Thousands of Minnesotans walk, run and bike for a cause each year, soliciting donations from friends and family for their efforts. Which charities benefit most?

A new report found that the American Cancer Society ranked high above the rest. Volunteers for its Relay for Life pulled in $380 million in 2013, three times as much as other top fundraisers.

Susan G. Komen's Race for the Cure came in second, bringing in $106 million, roughly the same as the third-place event, American Heart Association's Heart Walk.

Others among the leading fundraisers were the Juvenile Diabetes Association, the March of Dimes and the National MS Society.

The top 30 "peer-to-peer" fundraisers in 2013, compiled by Cause Marketing Forum of New York, showed that older nonprofits and those funding serious medical conditions held some of the most lucrative events.

"Runs, walks and rides are still the 800-pound gorillas of peer-to-peer fundraising," said David Hessekiel, president of Cause Marketing Forum. "But there's a tremendous amount of action in all sorts of other types of events. This year's top 30 include programs in which people shave their heads, grow mustaches, swim … dance and jump rope."

The list had some surprises. A group called Pelotonia, which raises money for cancer research in Ohio, raised $19 million during its biking event. Bowl for Kids Sake, lead by Big Brothers Big Sisters, scored $21 million. Dancers at the Penn State IFC/Panhellenic Dance Marathon whipped up $12 million.

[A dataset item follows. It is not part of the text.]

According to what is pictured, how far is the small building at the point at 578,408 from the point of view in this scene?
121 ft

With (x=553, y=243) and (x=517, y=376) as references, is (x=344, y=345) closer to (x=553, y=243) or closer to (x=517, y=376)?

Meanwhile, Relay for Life drew more than 4 million participants nationally and 35,000 in Minnesota, said Todd Peterson, community engagement director at the American Cancer Society in Minnesota. He attributes its popularity to the sheer scope of individuals affected by cancer and the many relay options available. For example, there are 127 relays events in Minnesota this year. Said Peterson: "It's been a real grass-roots effort."